Grupo é natural do Nordeste do país e foi trazido ao estado catarinense com uma promessa de emprego temporário

Por Oeste Mais

11/09/2020 15h40 - Atualizado em 11/09/2020 15h40



Quatorze trabalhadores foram resgatados em uma plantação de cebola em Ituporanga, no Vale do Itajaí, vivendo em situação de trabalho análogo ao escravo. As vítimas foram localizadas por auditores-fiscais do trabalho do Grupo Especial de Fiscalização Móvel (GEFM) durante uma fiscalização entre os dias 1º e 4 de setembro.
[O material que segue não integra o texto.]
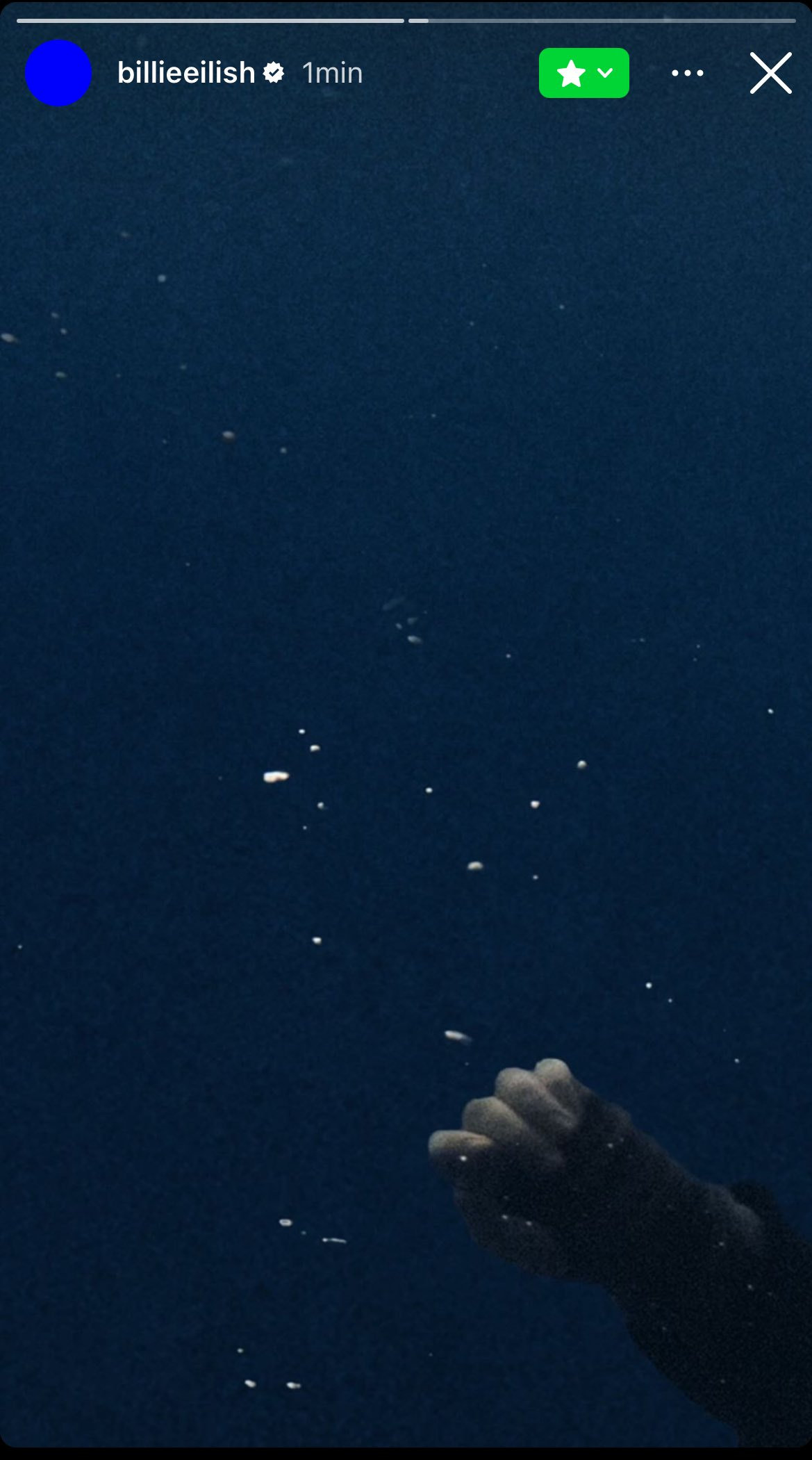 Printscreen de um story da cantora Billie Eilish, divulgado em seu close friends do Instagram. A imagem é predominantemente escura, com um fundo azul profundo que sugere água ou um ambiente submerso. No canto inferior direito, há uma mão parcialmente visível, fechada em um punho, com pequenas partículas brancas dispersas ao redor, como se fossem bolhas ou detritos flutuando.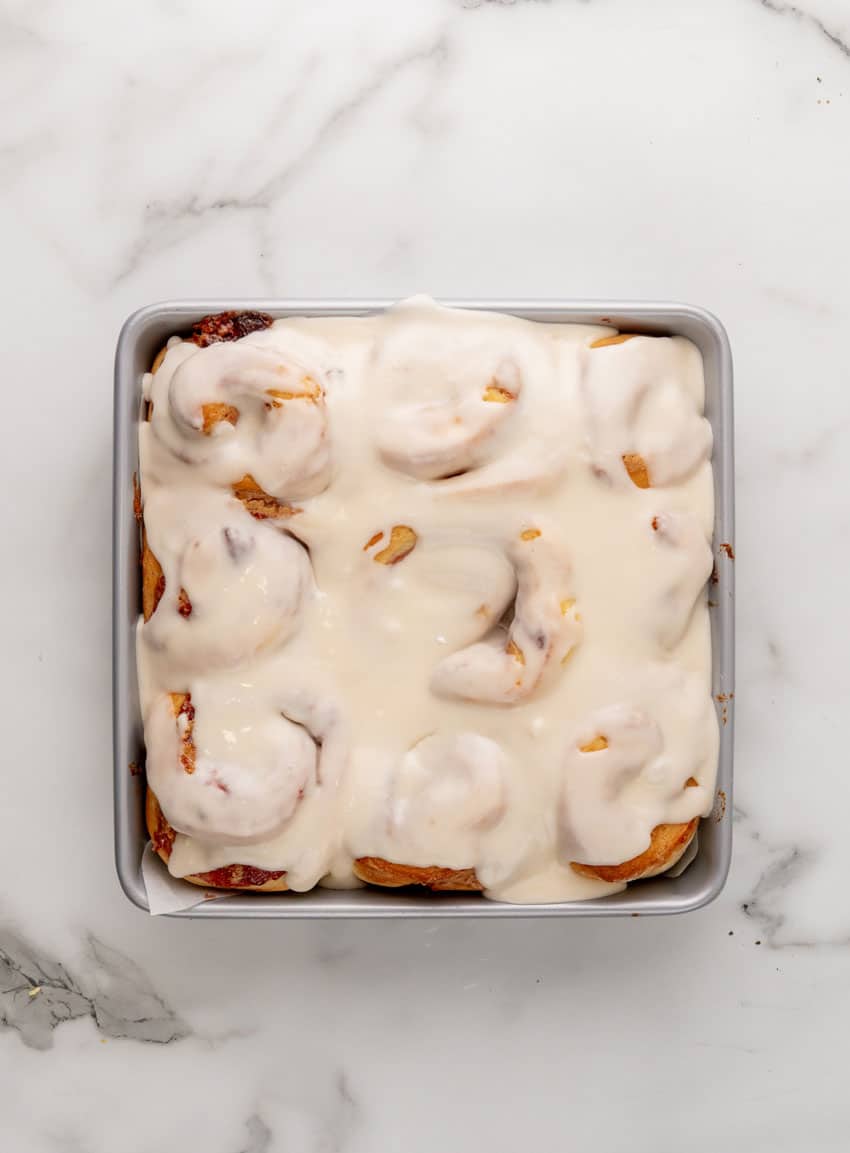 glazed peanut butter and jelly sweet rolls in a parchment paper lined metal baking pan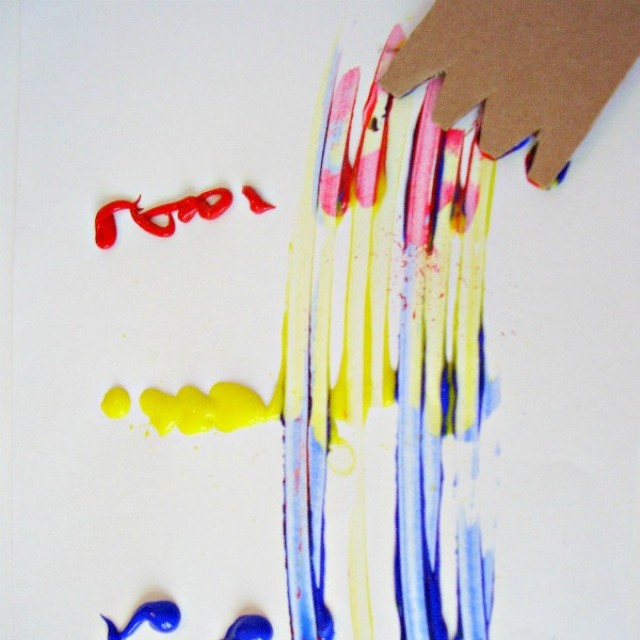 Cardboard paint spreader easy to make for preschool process art activities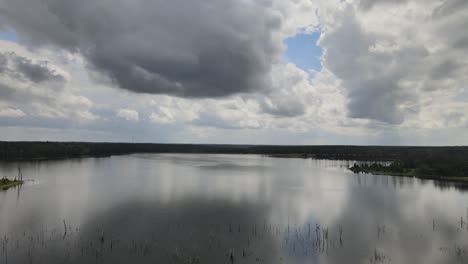 Drohne-Fliegt-über-Offenes-Wasser-Mit-Spiegelung-Von-Wolken-Im-Wasser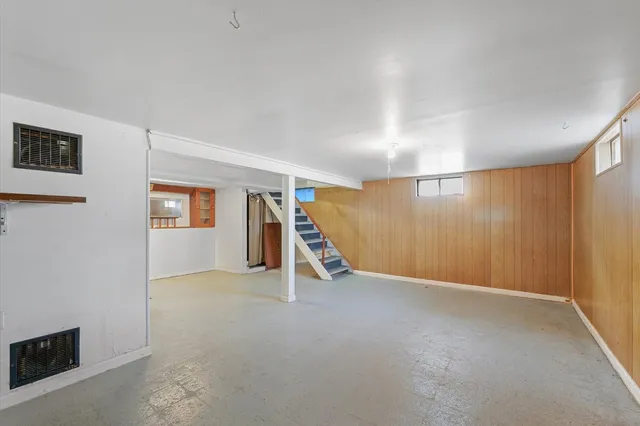 a view of an empty room with a fireplace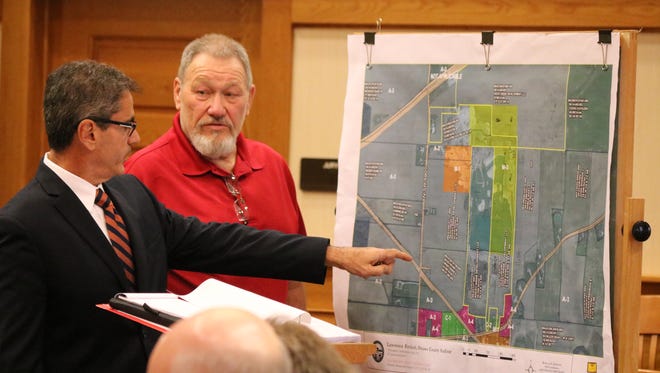 Attorney Robert Casarona and Benton Township zoning inspector Michael Reif point out where industrial work by Rocky Ridge Development LLC was witnessed at the former Stoneco quarry property.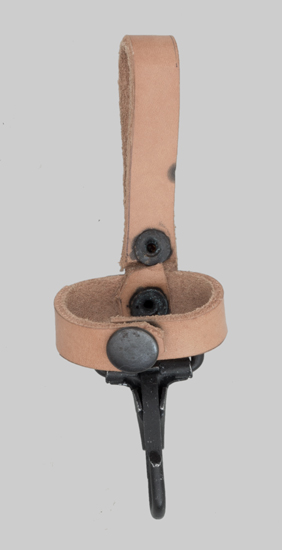 Iimage of Yugoslavian AKM belt hanger with snap closure.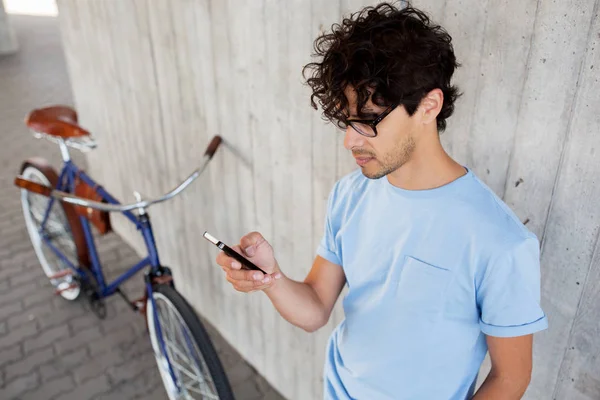 Hombre con teléfono inteligente y bicicleta de engranaje fijo en la calle —  Fotos de Stock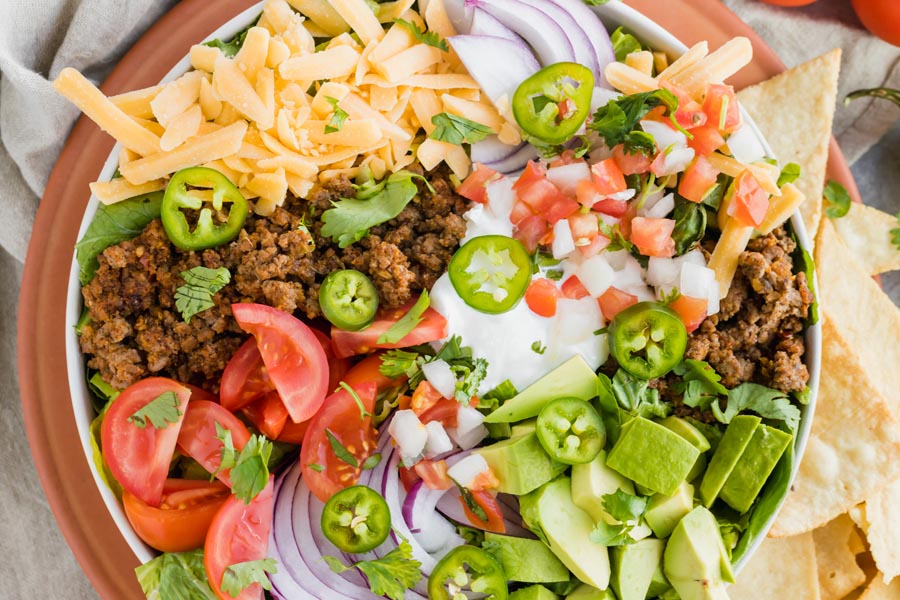 a bowl filled with taco ingredients for a salad - ground beef, cheese, pico de gallo, avocado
Em agosto, outras nove pessoas foram resgatadas em situação semelhante em outra propriedade da mesma cidade.

 

De acordo com a Divisão de Fiscalização para Erradicação do Trabalho Escravo (Detrae), as circunstâncias do caso configuram crime de tráfico de pessoas. Os trabalhadores são naturais da região Nordeste do país e foram trazidos a Santa Catarina para uma proposta de emprego. Uma das pessoas resgatadas é menor de idade, o que inclui também o crime de trabalho infantil.

 

Após o resgate, seis das 14 vítimas conseguiram emprego em outra cidade do estado. Para os outros, foi solicitado o seguro-desemprego de trabalhador resgatado. Eles receberam passagens para retornar ao estado de origem, além de alimentação e itens de higiene.

 

Esquema de tráfico de pessoas

 

A suposta proposta de emprego temporário era divulgada em carros de som que circulavam pelo sertão nordestino. No anúncio, era prometido aos trabalhadores três meses de carteira assinada, com alimentação, moradia e salário de R$ 100 a R$ 150 por dia.

 

Fazendeiros catarinenses encomendavam a motoristas e proprietários de ônibus que trouxessem ao estado pessoas para trabalhar no plantio e colheita de cebola. Os patrões pagavam adiantado o transporte deles, mas cobravam depois dos próprios trabalhadores em forma de serviço.

 

A viagem durava quase uma semana. Conforme apurado pelo Detrae, após o deslocamento, e endividados pelos gastos do transporte, os trabalhadores eram avisados que a carteira de trabalho não seria assinada e que os gastos com alimentação também seriam descontados dos salários.

 

Os mantimentos necessários para sobrevivência das vítimas também eram comercializadas pelo próprio empregador, de forma modo que os trabalhadores continuavam a se endividar durante a própria prestação de serviços.

 

Os casos são investigados pela Polícia Federal. Se condenados, os criminosos podem cumprir pena de dois a oito anos de prisão, além de multa.